Most appropriate for lighter-use applications or soccer fields, monofilament systems feature fibers that are extruded through a spinneret in single strands. The pros of this type of system include: great aesthetics; and that it can be extruded in a shape to help it stand up better. For example, a horseshoe-shaped fiber (used by AstroTurf) features two posts on the edges of the fiber to help it stand upright. Because monofilaments, at least early in their use, stand up straighter, they help slow ball roll. This is especially beneficial for soccer. At the same time, though, monofilament systems are the least durable. One particular problem that all synthetic turf manufacturers have had trouble with (whether they'll admit it or not), is turf bind. Turf bind is the amount of force it takes to pull the fibers from the coated backing. With a monofilament system, if one fiber in a tuft is pulled out, the entire tuft becomes loose and is compromised. This is because when the fibers are punched through the backing during manufacturing, they tend to stack like spoons, so the coating applied to the backing tends to surround the outside of the fibers, rather than working its way down between the fibers.

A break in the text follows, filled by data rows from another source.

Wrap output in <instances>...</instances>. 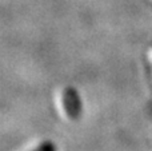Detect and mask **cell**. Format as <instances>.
Wrapping results in <instances>:
<instances>
[{"instance_id":"1","label":"cell","mask_w":152,"mask_h":151,"mask_svg":"<svg viewBox=\"0 0 152 151\" xmlns=\"http://www.w3.org/2000/svg\"><path fill=\"white\" fill-rule=\"evenodd\" d=\"M63 104L68 118L79 119L81 115V100L77 91L74 87H67L63 92Z\"/></svg>"},{"instance_id":"2","label":"cell","mask_w":152,"mask_h":151,"mask_svg":"<svg viewBox=\"0 0 152 151\" xmlns=\"http://www.w3.org/2000/svg\"><path fill=\"white\" fill-rule=\"evenodd\" d=\"M32 151H58V150H56V146L53 142L45 141V142H43V143H40L36 149Z\"/></svg>"}]
</instances>
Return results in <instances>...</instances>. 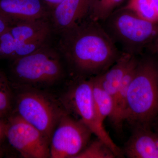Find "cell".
I'll use <instances>...</instances> for the list:
<instances>
[{
	"label": "cell",
	"mask_w": 158,
	"mask_h": 158,
	"mask_svg": "<svg viewBox=\"0 0 158 158\" xmlns=\"http://www.w3.org/2000/svg\"><path fill=\"white\" fill-rule=\"evenodd\" d=\"M60 34L58 51L78 78L103 73L121 53L101 23L91 16Z\"/></svg>",
	"instance_id": "obj_1"
},
{
	"label": "cell",
	"mask_w": 158,
	"mask_h": 158,
	"mask_svg": "<svg viewBox=\"0 0 158 158\" xmlns=\"http://www.w3.org/2000/svg\"><path fill=\"white\" fill-rule=\"evenodd\" d=\"M158 65L138 59L128 90L125 121L133 128L151 127L158 116Z\"/></svg>",
	"instance_id": "obj_2"
},
{
	"label": "cell",
	"mask_w": 158,
	"mask_h": 158,
	"mask_svg": "<svg viewBox=\"0 0 158 158\" xmlns=\"http://www.w3.org/2000/svg\"><path fill=\"white\" fill-rule=\"evenodd\" d=\"M62 59L58 50L48 43L32 53L11 61V78L28 87L51 86L64 77Z\"/></svg>",
	"instance_id": "obj_3"
},
{
	"label": "cell",
	"mask_w": 158,
	"mask_h": 158,
	"mask_svg": "<svg viewBox=\"0 0 158 158\" xmlns=\"http://www.w3.org/2000/svg\"><path fill=\"white\" fill-rule=\"evenodd\" d=\"M102 22L103 27L122 52L136 56L158 37V23L141 18L123 7Z\"/></svg>",
	"instance_id": "obj_4"
},
{
	"label": "cell",
	"mask_w": 158,
	"mask_h": 158,
	"mask_svg": "<svg viewBox=\"0 0 158 158\" xmlns=\"http://www.w3.org/2000/svg\"><path fill=\"white\" fill-rule=\"evenodd\" d=\"M64 97V104L69 113L76 116L92 133L106 143L116 156H121V149L110 137L97 110L92 94L91 79L78 78Z\"/></svg>",
	"instance_id": "obj_5"
},
{
	"label": "cell",
	"mask_w": 158,
	"mask_h": 158,
	"mask_svg": "<svg viewBox=\"0 0 158 158\" xmlns=\"http://www.w3.org/2000/svg\"><path fill=\"white\" fill-rule=\"evenodd\" d=\"M16 109L18 115L40 131L49 141L63 113L45 94L34 90L18 94Z\"/></svg>",
	"instance_id": "obj_6"
},
{
	"label": "cell",
	"mask_w": 158,
	"mask_h": 158,
	"mask_svg": "<svg viewBox=\"0 0 158 158\" xmlns=\"http://www.w3.org/2000/svg\"><path fill=\"white\" fill-rule=\"evenodd\" d=\"M93 134L81 121L63 113L51 138L52 158H74L88 145Z\"/></svg>",
	"instance_id": "obj_7"
},
{
	"label": "cell",
	"mask_w": 158,
	"mask_h": 158,
	"mask_svg": "<svg viewBox=\"0 0 158 158\" xmlns=\"http://www.w3.org/2000/svg\"><path fill=\"white\" fill-rule=\"evenodd\" d=\"M6 138L24 158H50L49 141L17 114L6 123Z\"/></svg>",
	"instance_id": "obj_8"
},
{
	"label": "cell",
	"mask_w": 158,
	"mask_h": 158,
	"mask_svg": "<svg viewBox=\"0 0 158 158\" xmlns=\"http://www.w3.org/2000/svg\"><path fill=\"white\" fill-rule=\"evenodd\" d=\"M97 0H63L51 11L52 30L59 33L92 15Z\"/></svg>",
	"instance_id": "obj_9"
},
{
	"label": "cell",
	"mask_w": 158,
	"mask_h": 158,
	"mask_svg": "<svg viewBox=\"0 0 158 158\" xmlns=\"http://www.w3.org/2000/svg\"><path fill=\"white\" fill-rule=\"evenodd\" d=\"M51 11L42 0H0V12L14 23L49 20Z\"/></svg>",
	"instance_id": "obj_10"
},
{
	"label": "cell",
	"mask_w": 158,
	"mask_h": 158,
	"mask_svg": "<svg viewBox=\"0 0 158 158\" xmlns=\"http://www.w3.org/2000/svg\"><path fill=\"white\" fill-rule=\"evenodd\" d=\"M123 152L129 158H158V132L151 127L134 128Z\"/></svg>",
	"instance_id": "obj_11"
},
{
	"label": "cell",
	"mask_w": 158,
	"mask_h": 158,
	"mask_svg": "<svg viewBox=\"0 0 158 158\" xmlns=\"http://www.w3.org/2000/svg\"><path fill=\"white\" fill-rule=\"evenodd\" d=\"M136 56L122 52L109 69L97 75L102 87L113 97V100L130 65Z\"/></svg>",
	"instance_id": "obj_12"
},
{
	"label": "cell",
	"mask_w": 158,
	"mask_h": 158,
	"mask_svg": "<svg viewBox=\"0 0 158 158\" xmlns=\"http://www.w3.org/2000/svg\"><path fill=\"white\" fill-rule=\"evenodd\" d=\"M138 61L136 56L130 65L114 98V109L110 119L116 130L121 129L125 121L128 90L134 76Z\"/></svg>",
	"instance_id": "obj_13"
},
{
	"label": "cell",
	"mask_w": 158,
	"mask_h": 158,
	"mask_svg": "<svg viewBox=\"0 0 158 158\" xmlns=\"http://www.w3.org/2000/svg\"><path fill=\"white\" fill-rule=\"evenodd\" d=\"M94 100L98 112L102 119L110 118L114 109L113 97L102 87L97 75L90 77Z\"/></svg>",
	"instance_id": "obj_14"
},
{
	"label": "cell",
	"mask_w": 158,
	"mask_h": 158,
	"mask_svg": "<svg viewBox=\"0 0 158 158\" xmlns=\"http://www.w3.org/2000/svg\"><path fill=\"white\" fill-rule=\"evenodd\" d=\"M112 149L103 141L98 138L88 145L74 158H114Z\"/></svg>",
	"instance_id": "obj_15"
},
{
	"label": "cell",
	"mask_w": 158,
	"mask_h": 158,
	"mask_svg": "<svg viewBox=\"0 0 158 158\" xmlns=\"http://www.w3.org/2000/svg\"><path fill=\"white\" fill-rule=\"evenodd\" d=\"M124 7L143 19L158 23V16L151 0H129Z\"/></svg>",
	"instance_id": "obj_16"
},
{
	"label": "cell",
	"mask_w": 158,
	"mask_h": 158,
	"mask_svg": "<svg viewBox=\"0 0 158 158\" xmlns=\"http://www.w3.org/2000/svg\"><path fill=\"white\" fill-rule=\"evenodd\" d=\"M12 95L9 79L0 70V118L10 113L12 107Z\"/></svg>",
	"instance_id": "obj_17"
},
{
	"label": "cell",
	"mask_w": 158,
	"mask_h": 158,
	"mask_svg": "<svg viewBox=\"0 0 158 158\" xmlns=\"http://www.w3.org/2000/svg\"><path fill=\"white\" fill-rule=\"evenodd\" d=\"M124 0H97L91 17L102 21L116 10V8Z\"/></svg>",
	"instance_id": "obj_18"
},
{
	"label": "cell",
	"mask_w": 158,
	"mask_h": 158,
	"mask_svg": "<svg viewBox=\"0 0 158 158\" xmlns=\"http://www.w3.org/2000/svg\"><path fill=\"white\" fill-rule=\"evenodd\" d=\"M14 23L0 12V34L5 32Z\"/></svg>",
	"instance_id": "obj_19"
},
{
	"label": "cell",
	"mask_w": 158,
	"mask_h": 158,
	"mask_svg": "<svg viewBox=\"0 0 158 158\" xmlns=\"http://www.w3.org/2000/svg\"><path fill=\"white\" fill-rule=\"evenodd\" d=\"M6 123L3 121L2 119L0 118V144L6 138Z\"/></svg>",
	"instance_id": "obj_20"
},
{
	"label": "cell",
	"mask_w": 158,
	"mask_h": 158,
	"mask_svg": "<svg viewBox=\"0 0 158 158\" xmlns=\"http://www.w3.org/2000/svg\"><path fill=\"white\" fill-rule=\"evenodd\" d=\"M44 2L49 6L50 8H52V10L57 6L59 3H61L63 0H42Z\"/></svg>",
	"instance_id": "obj_21"
},
{
	"label": "cell",
	"mask_w": 158,
	"mask_h": 158,
	"mask_svg": "<svg viewBox=\"0 0 158 158\" xmlns=\"http://www.w3.org/2000/svg\"><path fill=\"white\" fill-rule=\"evenodd\" d=\"M149 46L153 52L158 53V37Z\"/></svg>",
	"instance_id": "obj_22"
},
{
	"label": "cell",
	"mask_w": 158,
	"mask_h": 158,
	"mask_svg": "<svg viewBox=\"0 0 158 158\" xmlns=\"http://www.w3.org/2000/svg\"><path fill=\"white\" fill-rule=\"evenodd\" d=\"M152 4L158 16V0H151Z\"/></svg>",
	"instance_id": "obj_23"
},
{
	"label": "cell",
	"mask_w": 158,
	"mask_h": 158,
	"mask_svg": "<svg viewBox=\"0 0 158 158\" xmlns=\"http://www.w3.org/2000/svg\"><path fill=\"white\" fill-rule=\"evenodd\" d=\"M155 121H157L156 129V131L158 132V116L157 118H156Z\"/></svg>",
	"instance_id": "obj_24"
},
{
	"label": "cell",
	"mask_w": 158,
	"mask_h": 158,
	"mask_svg": "<svg viewBox=\"0 0 158 158\" xmlns=\"http://www.w3.org/2000/svg\"><path fill=\"white\" fill-rule=\"evenodd\" d=\"M3 156V152L2 150L0 149V157H2Z\"/></svg>",
	"instance_id": "obj_25"
},
{
	"label": "cell",
	"mask_w": 158,
	"mask_h": 158,
	"mask_svg": "<svg viewBox=\"0 0 158 158\" xmlns=\"http://www.w3.org/2000/svg\"></svg>",
	"instance_id": "obj_26"
}]
</instances>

Slit film systems, recommended for very-heavy-use applications, are extruded in a sheet that is cut (or slit), forming a sort of honeycomb pattern. Upon installation and use, the fibers break apart, or fibrillate. This is the most durable type of system, but it is less aesthetically pleasing than the less durable monofilament or hybrid-type systems.

Hybrid or blended systems feature both monofilament and slit film fibers in the same products. This is the newest trend in face fibers to hit the market and offers the best of both worlds. It is recommended for virtually any application, although fields that experience extremely high use might still benefit from a slit film system. Some of the pros of the hybrid system include good aesthetics, good ball-surface interaction and good resistance to wear.

Root Zone

Another important factor for field owners to consider when selecting their synthetic turf system is whether or not the field has a root zone. This is a system of crimped fibers that serves to hold infill in place and reduce its migration.

Infill migration takes place when the rubber gets kicked out or creeps to the sides of the field over time. It is very important to keep infill (especially the rubber) in place, so that it remains even and consistent across the field and over time.

By keeping the infill in place, the field benefits on multiple fronts:

  • Durability: Even infill helps the fibers stay upright longer, limiting their UV exposure.
  • Shock Attenuation: Without a pad, the rubber infill is what diffuses the force when an athlete falls. Having bare spots (which typically show up in high wear areas, such as goals, is definitely not recommended.
  • Lower Ligament Torque: A Michigan State University study revealed that turf system with a root zone prevent infill from compacting, which in turn helps promote proper cleat release and reduces torque (the twisting force) transmitted to joints.

Root zone systems are a great investment and can be used with any of the fiber types—monofilament, slit film or hybrid. While they might increase the price of the field upfront, they will help it last longer and pay off over the long term.